This is going to be a remarkably brief review, but I'm still going to do my best to convey exactly how bad this film is. It's presented by its producer, Roger Corman -- famous for some semi-bad things like Death Race and the 1960s version of Little Shop of Horrors, and a film I've mocked previously, Time Under Fire.
Sharktopus has a fairly loose storyline, governed largely by the instruction to show, as often as possible, a literally unbelievable creature eating as many people as possible.

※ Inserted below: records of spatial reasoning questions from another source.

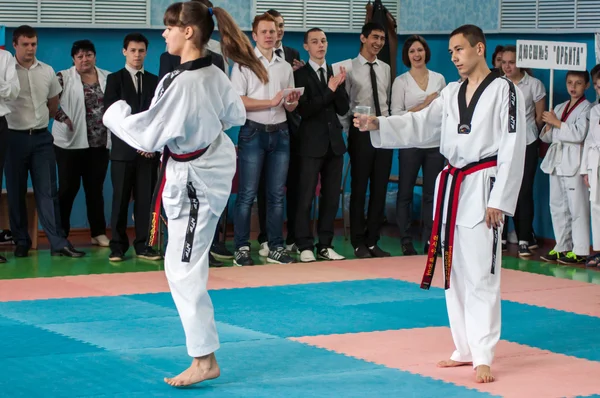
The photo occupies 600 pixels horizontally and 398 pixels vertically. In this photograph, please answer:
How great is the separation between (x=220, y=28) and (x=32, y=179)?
4.09 meters

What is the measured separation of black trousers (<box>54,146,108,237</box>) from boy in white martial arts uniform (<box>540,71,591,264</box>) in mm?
4097

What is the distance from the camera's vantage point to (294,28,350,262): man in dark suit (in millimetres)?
8094

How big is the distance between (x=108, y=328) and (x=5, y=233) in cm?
377

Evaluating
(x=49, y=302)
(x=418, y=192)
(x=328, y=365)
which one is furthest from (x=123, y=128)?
(x=418, y=192)

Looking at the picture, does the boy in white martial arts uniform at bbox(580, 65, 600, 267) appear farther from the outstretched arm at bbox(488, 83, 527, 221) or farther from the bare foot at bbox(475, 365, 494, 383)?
the bare foot at bbox(475, 365, 494, 383)

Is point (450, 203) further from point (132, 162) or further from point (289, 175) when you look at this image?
point (132, 162)

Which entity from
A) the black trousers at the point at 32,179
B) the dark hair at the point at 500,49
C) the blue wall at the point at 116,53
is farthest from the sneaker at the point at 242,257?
the dark hair at the point at 500,49

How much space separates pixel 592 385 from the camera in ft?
15.0

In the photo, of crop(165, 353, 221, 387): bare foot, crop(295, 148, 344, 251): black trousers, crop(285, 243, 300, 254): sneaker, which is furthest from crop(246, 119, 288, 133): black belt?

Eric Roberts (older brother of Julia) "stars" as Sands, the father of Nicole, reluctant creator of the Sharktopus. The creature is a military creation, intended as a tracking device, or at least that's the best I can figure from the film's limited exposition. It's given the code name "S11", by which it's constantly referred to, probably due to the realization that "Sharktopus" is the stupidest word ever coined.
Toss into the mix a Lara Croft knock-off news reporter and her stereotypical Mexican camera man (complete with inconsistent Sharpie tattoos that change from scene to scene), and a few scattered bit parts by terrible actors, and you have the closest thing to a story that Sharktopus has to offer.
I'm going to bullet-point some of the highlights, in no order in particular:
- The majority of the film's intro and establishing shots appear to have been lifted from the holiday home videos of the crew. Every single one features dodgy hand-held camera shake, and several shots dim and brighten under auto exposure. Nice!
- The bulk of the "actors" were clearly hired for their physique, and not their acting talents. With a couple of notable exceptions --
- The bikini-clad young lady with the metal detector who gets dragged down the beach by the Sharktopus may possibly not have been born a woman.
- Roger Corman's daughter makes an appearance as a bungee-jumper. It's worth noting that she was probably not hired for her looks, and definitely was not hired for her acting talents.
- Some of the Shaktopus visual effects are decent, if let down by the ridiculous design of the (ridiculous) creature. Other shots, though, look like they've been rendered out on a Nintendo 64.
- Eric Roberts (Julia's older brother) spends most of the film getting progressively drunk as a means of dealing with the ludicrous situation. I suspect that this may not be acting, and I can imagine Mr. Roberts probably had similar feelings about the ludicrous film he was making. I do hope he was paid well.
- Kerem Bursin spends most of the film confused as to why his shirt keeps disappearing and reappearing, as continuity had clearly taken the day off while his scenes on the boat were filmed.
- The spectators at the inexplicable dance scenario toward the end of the film are apparently totally blind to the shark/octopus hybrid that climbs atop the pavillion until it begins to eat people.
- Almost all of the Jaws-style scenes in which a random beachgoer is killed by the monster are completely disjointed, and really serve no purpose to the storyline (although I'm willing to accept that they are the storyline).
All in all, I don't feel my time was wasted watching it, as it was entertaining for all the wrong reasons, but I'm afraid I can't, in good conscience, recommend it to anyone, as quite frankly it's a stinking pile of bilge, and shouldn't be cast onto the retinas of a human being under any circumstances. That said, I'm sat prepared to watch another Roger Corman entry tonight: Camel Spiders. I can only imagine it'll be awesome.